[Document excerpt]:

▬▬▬▬▬▬▬▬▬▬

The winner will be made public during a ceremony held at the Centre de Cultura Contemporània de Barcelona in November

The 5 finalists of the European Prize for Urban Public Space 2022
By Editorial Staff -

Since 2000, the European Prize for Urban Public Space has recognized the best projects of creation, transformation, and recovery of public spaces in European cities which, despite their diverse nature, share historic attributes, including a human scale, a compact design, and the mixed character of its uses. In this idea of the European city, public space plays a key role as a collective meeting place imbued with political, economic, and social values that are inseparable from a physical design that accommodates them and makes them possible.

The prize is organized every two years by the Centre de Cultura Contemporània de Barcelona (CCCB), which has just announced the five finalists for this year’s award selected by an international jury composed of agricultural engineer and landscape designer Teresa Galí-Izard, who also served as President; architecture critic, historian and editor of The Architecture Observer Hans Ibelings; PhD in Anthropology and advisor on Resilience and Sustainability Eleni Myrivili; director of the Swiss Architecture Museum Andreas Ruby; architect, creative director of Patch and founder of Assemble Paloma Strelitz; and architect and founding member of studio OFIS Špela Videčnik.

▬▬▬▬▬▬▬▬▬▬

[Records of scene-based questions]

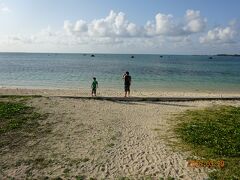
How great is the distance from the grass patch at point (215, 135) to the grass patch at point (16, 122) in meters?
6.65

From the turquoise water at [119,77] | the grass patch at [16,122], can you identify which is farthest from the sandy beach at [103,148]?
the turquoise water at [119,77]

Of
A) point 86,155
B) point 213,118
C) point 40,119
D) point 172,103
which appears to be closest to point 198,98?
point 172,103

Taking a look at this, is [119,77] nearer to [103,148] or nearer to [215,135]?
[215,135]

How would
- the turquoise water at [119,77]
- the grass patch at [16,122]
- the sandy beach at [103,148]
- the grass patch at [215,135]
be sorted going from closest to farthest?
the sandy beach at [103,148] → the grass patch at [215,135] → the grass patch at [16,122] → the turquoise water at [119,77]

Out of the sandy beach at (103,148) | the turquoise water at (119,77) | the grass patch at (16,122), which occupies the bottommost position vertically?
the turquoise water at (119,77)

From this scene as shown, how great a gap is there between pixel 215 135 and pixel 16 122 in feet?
29.7

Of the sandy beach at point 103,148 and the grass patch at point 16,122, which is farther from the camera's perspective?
the grass patch at point 16,122

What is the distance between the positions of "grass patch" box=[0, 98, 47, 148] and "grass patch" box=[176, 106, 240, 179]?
665 cm

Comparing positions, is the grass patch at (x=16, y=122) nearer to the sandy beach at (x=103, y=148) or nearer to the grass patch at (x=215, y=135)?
the sandy beach at (x=103, y=148)

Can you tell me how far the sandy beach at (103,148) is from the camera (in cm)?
1026

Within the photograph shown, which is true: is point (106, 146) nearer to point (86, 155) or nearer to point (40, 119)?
point (86, 155)

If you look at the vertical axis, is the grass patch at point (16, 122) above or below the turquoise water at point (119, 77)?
above

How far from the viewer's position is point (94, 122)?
16344 mm

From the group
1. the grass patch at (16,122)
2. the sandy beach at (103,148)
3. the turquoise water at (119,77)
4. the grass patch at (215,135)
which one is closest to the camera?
the sandy beach at (103,148)
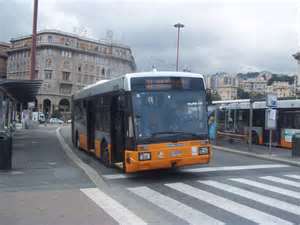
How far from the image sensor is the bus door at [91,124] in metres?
16.6

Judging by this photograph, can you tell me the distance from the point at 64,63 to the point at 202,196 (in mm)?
111304

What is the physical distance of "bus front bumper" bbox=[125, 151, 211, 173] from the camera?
36.3 feet

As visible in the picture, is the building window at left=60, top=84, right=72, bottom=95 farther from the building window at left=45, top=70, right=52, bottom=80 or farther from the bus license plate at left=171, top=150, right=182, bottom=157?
the bus license plate at left=171, top=150, right=182, bottom=157

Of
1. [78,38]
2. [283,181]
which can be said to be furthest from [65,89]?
[283,181]

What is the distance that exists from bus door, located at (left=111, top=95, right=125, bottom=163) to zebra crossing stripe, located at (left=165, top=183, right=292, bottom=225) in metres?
2.20

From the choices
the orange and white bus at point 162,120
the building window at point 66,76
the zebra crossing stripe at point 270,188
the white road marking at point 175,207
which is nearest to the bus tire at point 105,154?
the orange and white bus at point 162,120

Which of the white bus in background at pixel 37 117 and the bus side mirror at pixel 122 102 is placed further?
the white bus in background at pixel 37 117

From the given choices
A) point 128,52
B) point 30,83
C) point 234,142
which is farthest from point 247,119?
point 128,52

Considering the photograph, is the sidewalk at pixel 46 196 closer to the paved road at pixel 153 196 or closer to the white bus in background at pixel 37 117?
the paved road at pixel 153 196

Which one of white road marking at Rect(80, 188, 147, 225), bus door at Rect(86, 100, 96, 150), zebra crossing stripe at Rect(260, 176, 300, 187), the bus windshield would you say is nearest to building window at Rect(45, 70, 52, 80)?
bus door at Rect(86, 100, 96, 150)

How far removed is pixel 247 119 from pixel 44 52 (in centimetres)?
9463

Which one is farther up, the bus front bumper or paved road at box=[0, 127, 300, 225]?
the bus front bumper

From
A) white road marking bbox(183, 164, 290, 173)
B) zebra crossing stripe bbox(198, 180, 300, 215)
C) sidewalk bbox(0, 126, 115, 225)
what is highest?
white road marking bbox(183, 164, 290, 173)

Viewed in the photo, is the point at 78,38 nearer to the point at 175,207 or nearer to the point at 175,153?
the point at 175,153
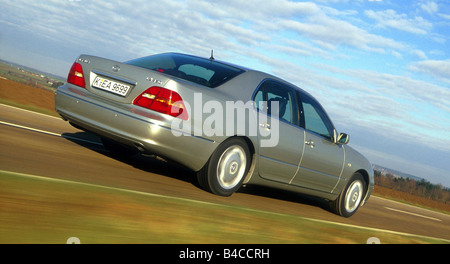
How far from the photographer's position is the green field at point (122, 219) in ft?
10.9

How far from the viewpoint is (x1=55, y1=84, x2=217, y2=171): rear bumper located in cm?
542

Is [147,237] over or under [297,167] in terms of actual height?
under

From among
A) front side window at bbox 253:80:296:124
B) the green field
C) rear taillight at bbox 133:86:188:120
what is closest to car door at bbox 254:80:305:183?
front side window at bbox 253:80:296:124

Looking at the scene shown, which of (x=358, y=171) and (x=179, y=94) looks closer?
(x=179, y=94)

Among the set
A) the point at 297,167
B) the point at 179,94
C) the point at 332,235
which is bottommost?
the point at 332,235

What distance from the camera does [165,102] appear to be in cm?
543

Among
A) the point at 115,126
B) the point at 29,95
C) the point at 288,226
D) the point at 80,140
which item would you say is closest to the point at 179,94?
the point at 115,126

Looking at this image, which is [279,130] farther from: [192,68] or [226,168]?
[192,68]

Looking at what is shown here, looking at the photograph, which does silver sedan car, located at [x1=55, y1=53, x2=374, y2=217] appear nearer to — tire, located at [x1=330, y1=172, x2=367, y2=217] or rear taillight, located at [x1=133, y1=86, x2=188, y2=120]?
rear taillight, located at [x1=133, y1=86, x2=188, y2=120]

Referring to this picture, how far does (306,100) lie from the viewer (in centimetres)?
747

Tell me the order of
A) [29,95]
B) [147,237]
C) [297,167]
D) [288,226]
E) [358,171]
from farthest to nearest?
[29,95] < [358,171] < [297,167] < [288,226] < [147,237]
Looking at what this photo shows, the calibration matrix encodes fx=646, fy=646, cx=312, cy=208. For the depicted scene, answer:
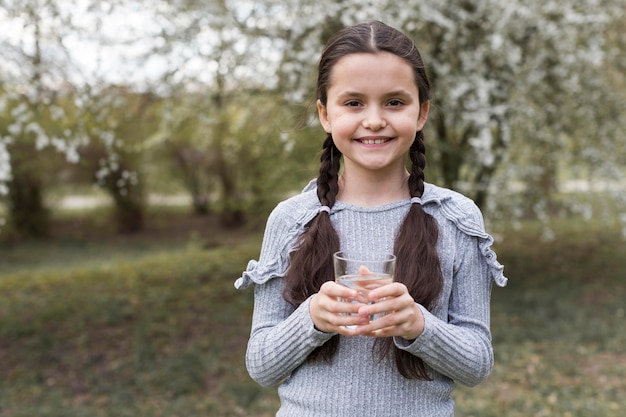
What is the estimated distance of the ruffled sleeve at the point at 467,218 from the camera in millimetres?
1513

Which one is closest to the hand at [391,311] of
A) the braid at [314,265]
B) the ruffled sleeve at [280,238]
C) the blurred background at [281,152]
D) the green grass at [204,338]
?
the braid at [314,265]

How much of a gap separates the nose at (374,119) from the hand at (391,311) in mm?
397

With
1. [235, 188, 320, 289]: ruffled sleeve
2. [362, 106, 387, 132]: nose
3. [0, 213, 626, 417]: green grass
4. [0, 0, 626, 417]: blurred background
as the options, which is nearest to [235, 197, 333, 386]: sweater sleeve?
[235, 188, 320, 289]: ruffled sleeve

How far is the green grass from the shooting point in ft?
15.6

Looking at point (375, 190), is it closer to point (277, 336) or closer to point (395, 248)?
point (395, 248)

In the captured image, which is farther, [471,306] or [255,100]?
[255,100]

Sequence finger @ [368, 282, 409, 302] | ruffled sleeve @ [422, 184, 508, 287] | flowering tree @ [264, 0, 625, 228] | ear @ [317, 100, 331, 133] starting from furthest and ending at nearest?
flowering tree @ [264, 0, 625, 228], ear @ [317, 100, 331, 133], ruffled sleeve @ [422, 184, 508, 287], finger @ [368, 282, 409, 302]

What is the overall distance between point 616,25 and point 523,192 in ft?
7.09

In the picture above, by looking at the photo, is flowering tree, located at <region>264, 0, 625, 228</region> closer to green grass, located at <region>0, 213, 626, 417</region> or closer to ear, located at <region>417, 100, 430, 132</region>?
green grass, located at <region>0, 213, 626, 417</region>

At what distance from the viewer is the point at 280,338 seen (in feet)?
4.75

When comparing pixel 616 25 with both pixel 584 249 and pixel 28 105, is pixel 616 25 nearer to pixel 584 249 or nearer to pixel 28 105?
pixel 584 249

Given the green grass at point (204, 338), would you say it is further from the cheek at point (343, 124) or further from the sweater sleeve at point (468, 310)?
the cheek at point (343, 124)

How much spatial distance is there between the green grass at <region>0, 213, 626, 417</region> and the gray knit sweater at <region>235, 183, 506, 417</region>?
10.5ft

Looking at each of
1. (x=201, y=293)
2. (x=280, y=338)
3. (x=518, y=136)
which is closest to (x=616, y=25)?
(x=518, y=136)
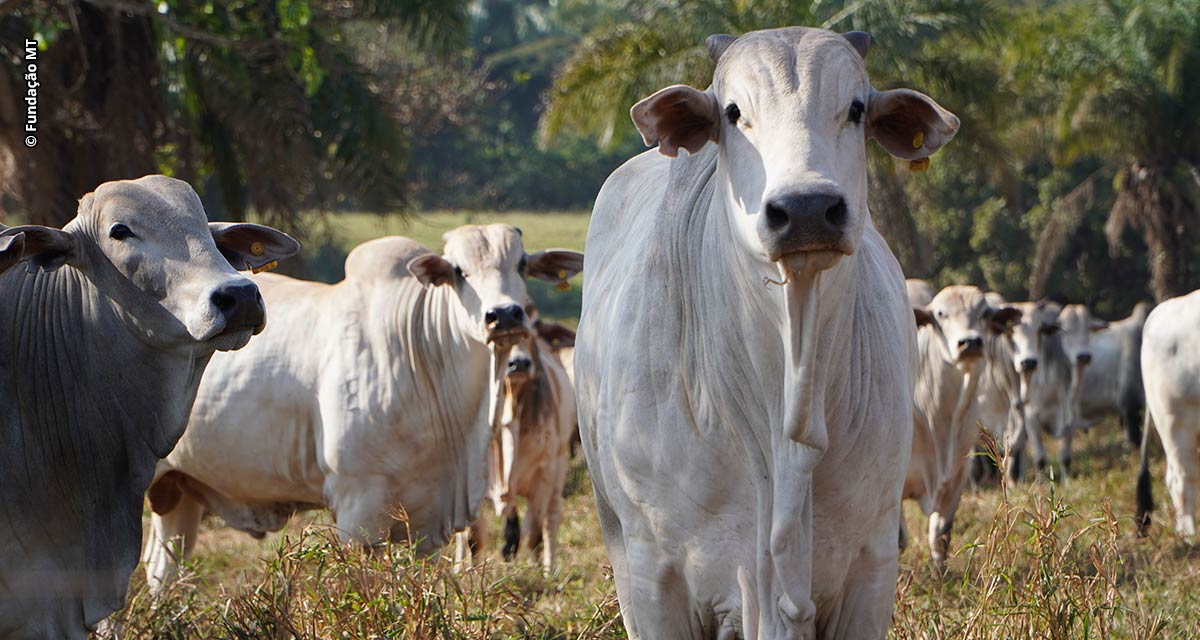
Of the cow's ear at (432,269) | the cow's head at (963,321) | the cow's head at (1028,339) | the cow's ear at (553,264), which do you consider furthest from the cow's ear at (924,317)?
the cow's head at (1028,339)

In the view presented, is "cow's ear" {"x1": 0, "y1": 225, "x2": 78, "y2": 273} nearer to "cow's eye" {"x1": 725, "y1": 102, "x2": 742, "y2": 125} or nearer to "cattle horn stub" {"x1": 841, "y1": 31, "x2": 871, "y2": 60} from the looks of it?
"cow's eye" {"x1": 725, "y1": 102, "x2": 742, "y2": 125}

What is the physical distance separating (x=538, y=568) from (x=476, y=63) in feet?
137

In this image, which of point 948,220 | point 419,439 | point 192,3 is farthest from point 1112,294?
point 419,439

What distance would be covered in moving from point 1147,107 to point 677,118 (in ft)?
58.3

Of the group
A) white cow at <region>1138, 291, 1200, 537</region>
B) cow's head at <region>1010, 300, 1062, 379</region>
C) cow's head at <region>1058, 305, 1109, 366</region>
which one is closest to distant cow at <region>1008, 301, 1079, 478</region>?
cow's head at <region>1010, 300, 1062, 379</region>

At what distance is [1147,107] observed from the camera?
63.7 feet

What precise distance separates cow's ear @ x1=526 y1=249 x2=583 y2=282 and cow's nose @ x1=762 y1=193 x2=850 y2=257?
180 inches

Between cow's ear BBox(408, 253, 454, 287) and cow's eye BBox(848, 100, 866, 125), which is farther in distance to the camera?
cow's ear BBox(408, 253, 454, 287)

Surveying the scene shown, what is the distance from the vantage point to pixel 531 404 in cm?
1014

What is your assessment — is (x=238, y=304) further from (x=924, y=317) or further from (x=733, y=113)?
(x=924, y=317)

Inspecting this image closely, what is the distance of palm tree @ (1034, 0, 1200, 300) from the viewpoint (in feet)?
63.6

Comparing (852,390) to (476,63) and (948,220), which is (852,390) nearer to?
(948,220)

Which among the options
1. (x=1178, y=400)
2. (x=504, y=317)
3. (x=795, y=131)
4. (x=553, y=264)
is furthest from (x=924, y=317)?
(x=795, y=131)

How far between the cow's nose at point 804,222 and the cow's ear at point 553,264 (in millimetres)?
4564
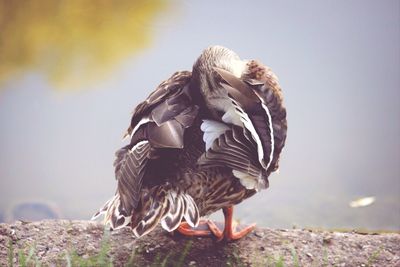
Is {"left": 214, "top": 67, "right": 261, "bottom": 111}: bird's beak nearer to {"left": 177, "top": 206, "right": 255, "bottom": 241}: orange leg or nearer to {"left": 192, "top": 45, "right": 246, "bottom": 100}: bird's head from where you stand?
{"left": 192, "top": 45, "right": 246, "bottom": 100}: bird's head

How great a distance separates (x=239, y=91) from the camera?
2.53 metres

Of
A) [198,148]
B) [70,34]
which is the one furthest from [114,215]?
[70,34]

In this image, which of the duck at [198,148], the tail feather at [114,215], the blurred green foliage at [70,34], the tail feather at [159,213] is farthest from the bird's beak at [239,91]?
the blurred green foliage at [70,34]

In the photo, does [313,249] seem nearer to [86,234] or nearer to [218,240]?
[218,240]

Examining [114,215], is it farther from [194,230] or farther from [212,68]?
[212,68]

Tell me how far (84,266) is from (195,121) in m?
0.84

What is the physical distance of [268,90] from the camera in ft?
8.90

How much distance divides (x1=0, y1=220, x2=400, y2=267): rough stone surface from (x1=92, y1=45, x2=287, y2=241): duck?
292 mm

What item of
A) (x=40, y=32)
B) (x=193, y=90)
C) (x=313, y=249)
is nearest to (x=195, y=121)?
(x=193, y=90)

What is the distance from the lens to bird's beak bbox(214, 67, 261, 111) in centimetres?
250

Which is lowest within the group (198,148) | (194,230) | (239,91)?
(194,230)

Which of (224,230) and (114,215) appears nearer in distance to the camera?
(114,215)

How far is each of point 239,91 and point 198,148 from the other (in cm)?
34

▬▬▬▬▬▬▬▬▬▬

[Aim of the exercise]: Reproduce the passage of the article on the European Prize for Urban Public Space starting at "Since 2000, the" and ending at "makes them possible.".

[Full solution]:
Since 2000, the European Prize for Urban Public Space has recognized the best projects of creation, transformation, and recovery of public spaces in European cities which, despite their diverse nature, share historic attributes, including a human scale, a compact design, and the mixed character of its uses. In this idea of the European city, public space plays a key role as a collective meeting place imbued with political, economic, and social values that are inseparable from a physical design that accommodates them and makes them possible.